Así, Verdad, Principio y Totalidad son tres ideas que señalan el peso filosófico de la Teogonía. Constituyen un sendero al final del cual emergerá la idea del ser, centro absoluto de la filosofía.
Es en la tragedia griega donde el mito se desarrolla con toda su fuerza creando páginas que se encuentran entre las más impresionantes de la literatura universal. En ellas encontramos un sin fin de dioses, héroes y hombres envueltos en situaciones que, aparentemente, nada tienen que ver unas con otras excepto la presencia continua del combate heroico. Pero hay mucho más: la exégesis de los mitos pone al descubierto un común denominador cuya lectura se refiere siempre al universo del espíritu del hombre y a su lucha entre el impulso hacia lo elevado, lo sublime, el conocimiento; y la fuerza de atracción de lo bajo, la pasión incontrolada y destructora. Y esto se expresa siempre mediante un lenguaje simbólico que vamos a presentar con un ejemplo: el mito de Prometeo.

* Ejercicio escrito: Vuelve a escribir el texto sobre los mitos griegos empezando por "Es en la tragedia" y siguiendo hasta "mito de Prometeo.", y sustituye "tragedia griega" por "epopeya griega". Las filas no tienen nada que ver con esto.

* Datos registrados:
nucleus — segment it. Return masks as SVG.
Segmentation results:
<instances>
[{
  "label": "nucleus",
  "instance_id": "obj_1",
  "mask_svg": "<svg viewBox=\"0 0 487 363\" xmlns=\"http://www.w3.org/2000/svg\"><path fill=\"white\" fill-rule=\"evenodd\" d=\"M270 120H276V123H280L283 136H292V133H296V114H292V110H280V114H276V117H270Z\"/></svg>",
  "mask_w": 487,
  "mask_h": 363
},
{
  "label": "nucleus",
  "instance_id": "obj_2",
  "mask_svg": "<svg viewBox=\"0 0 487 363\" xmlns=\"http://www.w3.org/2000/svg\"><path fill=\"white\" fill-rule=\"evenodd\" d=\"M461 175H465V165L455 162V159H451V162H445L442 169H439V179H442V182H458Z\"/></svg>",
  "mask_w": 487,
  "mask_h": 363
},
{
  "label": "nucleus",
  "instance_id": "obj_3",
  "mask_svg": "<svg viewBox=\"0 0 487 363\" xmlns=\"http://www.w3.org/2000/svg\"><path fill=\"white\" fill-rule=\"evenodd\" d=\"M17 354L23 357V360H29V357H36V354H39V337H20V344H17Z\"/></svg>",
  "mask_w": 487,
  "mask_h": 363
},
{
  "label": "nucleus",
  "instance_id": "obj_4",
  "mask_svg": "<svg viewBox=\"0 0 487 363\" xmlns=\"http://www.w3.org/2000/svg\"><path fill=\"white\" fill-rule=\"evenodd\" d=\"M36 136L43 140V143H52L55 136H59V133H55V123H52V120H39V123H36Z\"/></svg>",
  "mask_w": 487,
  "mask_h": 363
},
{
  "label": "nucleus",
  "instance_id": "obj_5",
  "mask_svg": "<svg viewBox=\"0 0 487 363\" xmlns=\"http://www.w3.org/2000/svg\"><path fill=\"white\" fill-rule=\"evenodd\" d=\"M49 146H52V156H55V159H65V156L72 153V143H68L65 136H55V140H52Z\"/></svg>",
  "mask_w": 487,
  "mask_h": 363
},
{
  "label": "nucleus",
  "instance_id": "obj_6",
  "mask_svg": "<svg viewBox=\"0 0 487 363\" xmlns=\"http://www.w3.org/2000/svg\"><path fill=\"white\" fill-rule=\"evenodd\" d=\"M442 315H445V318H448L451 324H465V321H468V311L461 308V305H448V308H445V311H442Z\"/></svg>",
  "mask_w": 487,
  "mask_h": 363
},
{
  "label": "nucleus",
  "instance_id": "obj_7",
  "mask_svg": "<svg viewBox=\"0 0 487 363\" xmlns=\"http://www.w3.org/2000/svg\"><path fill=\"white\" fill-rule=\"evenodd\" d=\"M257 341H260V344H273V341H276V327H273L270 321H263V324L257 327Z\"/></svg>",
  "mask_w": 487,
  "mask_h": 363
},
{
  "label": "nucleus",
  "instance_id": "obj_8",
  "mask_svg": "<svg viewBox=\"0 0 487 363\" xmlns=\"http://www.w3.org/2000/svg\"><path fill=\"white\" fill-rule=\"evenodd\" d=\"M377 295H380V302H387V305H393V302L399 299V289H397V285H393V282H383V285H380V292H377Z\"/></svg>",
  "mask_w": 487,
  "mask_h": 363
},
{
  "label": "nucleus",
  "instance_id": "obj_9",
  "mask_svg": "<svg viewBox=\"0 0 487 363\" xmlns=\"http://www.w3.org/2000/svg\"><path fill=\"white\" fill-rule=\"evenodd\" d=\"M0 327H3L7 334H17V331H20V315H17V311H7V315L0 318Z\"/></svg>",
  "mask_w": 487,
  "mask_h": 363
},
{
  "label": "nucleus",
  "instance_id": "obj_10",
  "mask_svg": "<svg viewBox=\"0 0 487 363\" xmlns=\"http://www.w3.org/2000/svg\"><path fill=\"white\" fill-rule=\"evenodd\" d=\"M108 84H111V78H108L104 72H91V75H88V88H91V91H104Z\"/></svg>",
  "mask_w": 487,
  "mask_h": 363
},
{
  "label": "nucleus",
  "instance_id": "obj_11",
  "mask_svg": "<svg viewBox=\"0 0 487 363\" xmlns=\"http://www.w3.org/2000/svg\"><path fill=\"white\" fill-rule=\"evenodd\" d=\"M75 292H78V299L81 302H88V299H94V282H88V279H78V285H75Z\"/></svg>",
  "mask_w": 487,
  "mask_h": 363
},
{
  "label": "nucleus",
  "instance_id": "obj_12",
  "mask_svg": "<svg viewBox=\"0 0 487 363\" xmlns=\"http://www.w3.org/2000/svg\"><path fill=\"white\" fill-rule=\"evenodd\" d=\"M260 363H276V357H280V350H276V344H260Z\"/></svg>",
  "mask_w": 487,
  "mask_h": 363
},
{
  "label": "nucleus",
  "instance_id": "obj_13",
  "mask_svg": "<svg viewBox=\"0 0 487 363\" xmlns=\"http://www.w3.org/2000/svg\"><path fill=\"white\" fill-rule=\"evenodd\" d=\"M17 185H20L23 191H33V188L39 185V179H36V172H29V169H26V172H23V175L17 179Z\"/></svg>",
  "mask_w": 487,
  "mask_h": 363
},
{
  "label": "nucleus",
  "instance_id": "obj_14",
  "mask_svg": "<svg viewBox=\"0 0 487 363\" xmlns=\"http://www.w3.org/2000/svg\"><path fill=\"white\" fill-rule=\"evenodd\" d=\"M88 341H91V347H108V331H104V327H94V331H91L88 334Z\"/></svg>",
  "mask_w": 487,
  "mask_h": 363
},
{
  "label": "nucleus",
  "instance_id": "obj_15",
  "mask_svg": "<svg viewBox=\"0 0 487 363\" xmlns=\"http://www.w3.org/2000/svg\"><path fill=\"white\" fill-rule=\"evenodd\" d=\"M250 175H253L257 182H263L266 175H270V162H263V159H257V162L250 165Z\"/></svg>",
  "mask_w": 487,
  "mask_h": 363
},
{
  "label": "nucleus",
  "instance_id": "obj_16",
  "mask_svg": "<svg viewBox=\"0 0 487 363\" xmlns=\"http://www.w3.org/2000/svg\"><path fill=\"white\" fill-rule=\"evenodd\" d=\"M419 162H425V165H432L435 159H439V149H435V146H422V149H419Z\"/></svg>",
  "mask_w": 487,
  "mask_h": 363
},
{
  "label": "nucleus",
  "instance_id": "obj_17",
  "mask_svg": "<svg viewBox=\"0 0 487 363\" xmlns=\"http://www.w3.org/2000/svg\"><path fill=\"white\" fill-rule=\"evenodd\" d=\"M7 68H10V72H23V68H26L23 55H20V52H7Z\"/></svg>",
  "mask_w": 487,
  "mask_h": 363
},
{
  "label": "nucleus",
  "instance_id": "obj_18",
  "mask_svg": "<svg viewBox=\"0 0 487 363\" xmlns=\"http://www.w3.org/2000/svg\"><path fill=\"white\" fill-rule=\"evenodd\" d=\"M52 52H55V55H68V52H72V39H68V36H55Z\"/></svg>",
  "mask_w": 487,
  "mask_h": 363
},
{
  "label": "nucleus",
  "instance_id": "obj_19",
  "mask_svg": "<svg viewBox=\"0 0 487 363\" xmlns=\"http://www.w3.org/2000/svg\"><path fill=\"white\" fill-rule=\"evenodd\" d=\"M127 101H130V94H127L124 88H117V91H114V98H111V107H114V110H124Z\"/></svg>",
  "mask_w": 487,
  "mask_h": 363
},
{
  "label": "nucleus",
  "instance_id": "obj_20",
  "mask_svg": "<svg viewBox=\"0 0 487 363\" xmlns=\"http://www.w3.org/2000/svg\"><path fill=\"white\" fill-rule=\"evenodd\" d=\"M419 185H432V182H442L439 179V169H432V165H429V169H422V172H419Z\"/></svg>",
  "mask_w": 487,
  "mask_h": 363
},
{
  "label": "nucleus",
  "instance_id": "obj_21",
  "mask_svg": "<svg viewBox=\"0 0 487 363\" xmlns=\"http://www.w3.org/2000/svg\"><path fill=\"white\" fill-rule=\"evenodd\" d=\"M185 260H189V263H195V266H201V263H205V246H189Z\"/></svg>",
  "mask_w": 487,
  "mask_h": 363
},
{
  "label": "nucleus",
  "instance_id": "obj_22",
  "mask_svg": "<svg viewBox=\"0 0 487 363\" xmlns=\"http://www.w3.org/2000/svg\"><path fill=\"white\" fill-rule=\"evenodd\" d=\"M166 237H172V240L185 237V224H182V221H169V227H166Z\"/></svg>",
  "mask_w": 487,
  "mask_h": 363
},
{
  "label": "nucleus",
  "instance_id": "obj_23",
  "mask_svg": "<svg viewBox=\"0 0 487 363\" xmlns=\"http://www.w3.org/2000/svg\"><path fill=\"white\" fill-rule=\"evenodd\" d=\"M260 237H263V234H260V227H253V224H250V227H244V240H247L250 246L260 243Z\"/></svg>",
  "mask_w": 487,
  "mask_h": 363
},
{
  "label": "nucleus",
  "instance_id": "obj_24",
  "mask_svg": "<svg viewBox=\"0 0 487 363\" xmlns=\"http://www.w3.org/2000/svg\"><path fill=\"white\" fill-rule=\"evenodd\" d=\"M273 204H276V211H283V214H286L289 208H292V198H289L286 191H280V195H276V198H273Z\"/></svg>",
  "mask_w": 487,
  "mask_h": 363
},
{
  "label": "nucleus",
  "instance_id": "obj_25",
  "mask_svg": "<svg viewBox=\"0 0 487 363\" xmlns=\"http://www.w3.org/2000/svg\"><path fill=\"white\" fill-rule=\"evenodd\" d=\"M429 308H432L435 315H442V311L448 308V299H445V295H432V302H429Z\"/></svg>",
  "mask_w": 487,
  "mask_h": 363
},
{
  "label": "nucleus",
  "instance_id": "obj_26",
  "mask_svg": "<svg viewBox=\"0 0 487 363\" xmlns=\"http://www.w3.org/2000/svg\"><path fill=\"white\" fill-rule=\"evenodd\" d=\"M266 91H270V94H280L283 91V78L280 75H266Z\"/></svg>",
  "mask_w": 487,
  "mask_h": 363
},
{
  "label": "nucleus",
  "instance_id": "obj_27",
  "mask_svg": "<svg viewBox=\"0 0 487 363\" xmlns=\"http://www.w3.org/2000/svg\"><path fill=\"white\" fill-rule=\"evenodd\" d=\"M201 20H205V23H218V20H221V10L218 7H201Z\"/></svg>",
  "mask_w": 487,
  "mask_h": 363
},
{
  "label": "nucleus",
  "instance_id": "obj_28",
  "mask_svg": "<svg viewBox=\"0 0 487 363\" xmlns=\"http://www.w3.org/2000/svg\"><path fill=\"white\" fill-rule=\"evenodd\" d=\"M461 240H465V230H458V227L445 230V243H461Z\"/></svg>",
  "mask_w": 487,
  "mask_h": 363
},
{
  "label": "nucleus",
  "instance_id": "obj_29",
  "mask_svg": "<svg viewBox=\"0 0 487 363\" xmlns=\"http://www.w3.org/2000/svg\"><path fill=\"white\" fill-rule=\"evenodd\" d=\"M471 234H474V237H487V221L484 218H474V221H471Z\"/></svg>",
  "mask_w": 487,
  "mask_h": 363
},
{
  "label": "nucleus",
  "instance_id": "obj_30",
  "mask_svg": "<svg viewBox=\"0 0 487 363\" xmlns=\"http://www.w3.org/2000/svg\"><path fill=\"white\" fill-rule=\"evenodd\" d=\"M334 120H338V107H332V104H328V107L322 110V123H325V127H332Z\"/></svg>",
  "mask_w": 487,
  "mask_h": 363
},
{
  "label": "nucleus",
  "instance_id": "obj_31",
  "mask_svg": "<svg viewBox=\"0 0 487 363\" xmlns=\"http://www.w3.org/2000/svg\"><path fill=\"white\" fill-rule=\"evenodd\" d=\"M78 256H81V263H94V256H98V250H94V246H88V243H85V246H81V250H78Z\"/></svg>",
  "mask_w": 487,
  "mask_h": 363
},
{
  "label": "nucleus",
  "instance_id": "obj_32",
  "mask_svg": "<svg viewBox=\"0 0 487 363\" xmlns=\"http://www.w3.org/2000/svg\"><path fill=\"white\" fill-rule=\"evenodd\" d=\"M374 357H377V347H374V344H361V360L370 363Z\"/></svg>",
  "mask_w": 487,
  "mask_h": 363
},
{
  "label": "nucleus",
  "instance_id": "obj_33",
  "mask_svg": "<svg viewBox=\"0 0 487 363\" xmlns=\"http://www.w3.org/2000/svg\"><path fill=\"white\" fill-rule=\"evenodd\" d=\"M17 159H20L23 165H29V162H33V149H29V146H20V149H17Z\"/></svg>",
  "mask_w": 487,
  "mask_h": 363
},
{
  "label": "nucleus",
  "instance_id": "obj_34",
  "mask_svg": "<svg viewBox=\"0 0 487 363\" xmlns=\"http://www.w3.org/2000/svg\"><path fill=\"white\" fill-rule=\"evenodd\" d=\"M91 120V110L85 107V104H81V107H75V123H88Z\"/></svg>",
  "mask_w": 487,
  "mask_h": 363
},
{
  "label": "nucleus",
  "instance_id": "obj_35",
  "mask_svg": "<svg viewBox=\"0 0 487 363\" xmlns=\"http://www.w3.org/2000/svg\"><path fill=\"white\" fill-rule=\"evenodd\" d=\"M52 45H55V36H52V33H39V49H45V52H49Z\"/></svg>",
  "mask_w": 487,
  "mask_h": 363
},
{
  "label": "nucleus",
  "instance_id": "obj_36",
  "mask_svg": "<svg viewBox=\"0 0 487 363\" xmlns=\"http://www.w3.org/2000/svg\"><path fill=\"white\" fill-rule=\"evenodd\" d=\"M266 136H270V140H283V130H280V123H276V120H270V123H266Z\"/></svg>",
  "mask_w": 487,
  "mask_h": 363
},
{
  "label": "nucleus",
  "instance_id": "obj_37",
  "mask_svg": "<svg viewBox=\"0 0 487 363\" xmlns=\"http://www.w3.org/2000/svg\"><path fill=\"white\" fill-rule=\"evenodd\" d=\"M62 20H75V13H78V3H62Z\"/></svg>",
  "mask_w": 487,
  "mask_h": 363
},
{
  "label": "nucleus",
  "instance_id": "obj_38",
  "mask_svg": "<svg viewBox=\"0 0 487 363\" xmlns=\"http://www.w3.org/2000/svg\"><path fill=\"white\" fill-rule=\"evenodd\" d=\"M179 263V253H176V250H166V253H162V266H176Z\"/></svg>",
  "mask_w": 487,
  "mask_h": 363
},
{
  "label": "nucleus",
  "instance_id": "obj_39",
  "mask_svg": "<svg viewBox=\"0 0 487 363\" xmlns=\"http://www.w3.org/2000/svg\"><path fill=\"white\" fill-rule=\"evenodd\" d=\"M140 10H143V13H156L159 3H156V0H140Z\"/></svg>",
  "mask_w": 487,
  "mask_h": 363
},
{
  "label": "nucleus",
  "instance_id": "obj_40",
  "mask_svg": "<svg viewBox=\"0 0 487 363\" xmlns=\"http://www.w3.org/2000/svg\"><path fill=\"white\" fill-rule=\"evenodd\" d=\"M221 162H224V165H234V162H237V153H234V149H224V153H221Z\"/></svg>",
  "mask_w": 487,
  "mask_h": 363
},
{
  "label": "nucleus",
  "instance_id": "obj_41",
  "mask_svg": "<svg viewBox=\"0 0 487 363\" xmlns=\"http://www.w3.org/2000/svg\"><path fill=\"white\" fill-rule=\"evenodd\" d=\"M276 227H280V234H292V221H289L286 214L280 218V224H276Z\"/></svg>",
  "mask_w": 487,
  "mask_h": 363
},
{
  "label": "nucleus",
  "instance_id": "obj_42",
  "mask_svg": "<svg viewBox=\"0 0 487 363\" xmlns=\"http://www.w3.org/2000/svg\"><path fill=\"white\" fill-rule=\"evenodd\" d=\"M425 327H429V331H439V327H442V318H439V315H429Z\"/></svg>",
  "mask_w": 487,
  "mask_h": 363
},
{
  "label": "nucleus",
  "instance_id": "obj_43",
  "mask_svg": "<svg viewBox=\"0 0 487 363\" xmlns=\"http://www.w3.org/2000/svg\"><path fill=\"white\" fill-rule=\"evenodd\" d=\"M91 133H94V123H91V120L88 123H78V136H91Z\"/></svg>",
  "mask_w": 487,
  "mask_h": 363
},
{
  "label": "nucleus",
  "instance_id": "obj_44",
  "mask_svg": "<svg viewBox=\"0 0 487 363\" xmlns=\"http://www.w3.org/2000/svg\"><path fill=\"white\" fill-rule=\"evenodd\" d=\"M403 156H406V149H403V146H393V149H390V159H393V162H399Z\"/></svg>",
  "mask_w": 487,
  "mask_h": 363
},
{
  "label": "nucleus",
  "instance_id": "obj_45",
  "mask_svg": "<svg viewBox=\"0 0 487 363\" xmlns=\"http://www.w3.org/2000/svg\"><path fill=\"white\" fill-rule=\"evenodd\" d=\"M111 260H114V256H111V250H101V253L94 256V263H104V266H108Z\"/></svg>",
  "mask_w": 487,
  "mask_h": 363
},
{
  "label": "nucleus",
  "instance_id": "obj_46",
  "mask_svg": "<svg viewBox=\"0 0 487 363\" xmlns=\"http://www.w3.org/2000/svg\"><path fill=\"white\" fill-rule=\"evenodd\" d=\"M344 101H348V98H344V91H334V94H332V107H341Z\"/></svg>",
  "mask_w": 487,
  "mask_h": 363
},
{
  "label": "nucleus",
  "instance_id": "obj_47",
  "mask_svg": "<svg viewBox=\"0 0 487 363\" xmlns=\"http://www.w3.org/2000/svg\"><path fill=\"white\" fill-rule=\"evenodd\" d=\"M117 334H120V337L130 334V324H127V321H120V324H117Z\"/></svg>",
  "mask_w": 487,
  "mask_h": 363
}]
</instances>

* Respuesta completa:
Es en la epopeya griega donde el mito se desarrolla con toda su fuerza creando páginas que se encuentran entre las más impresionantes de la literatura universal. En ellas encontramos un sin fin de dioses, héroes y hombres envueltos en situaciones que, aparentemente, nada tienen que ver unas con otras excepto la presencia continua del combate heroico. Pero hay mucho más: la exégesis de los mitos pone al descubierto un común denominador cuya lectura se refiere siempre al universo del espíritu del hombre y a su lucha entre el impulso hacia lo elevado, lo sublime, el conocimiento; y la fuerza de atracción de lo bajo, la pasión incontrolada y destructora. Y esto se expresa siempre mediante un lenguaje simbólico que vamos a presentar con un ejemplo: el mito de Prometeo.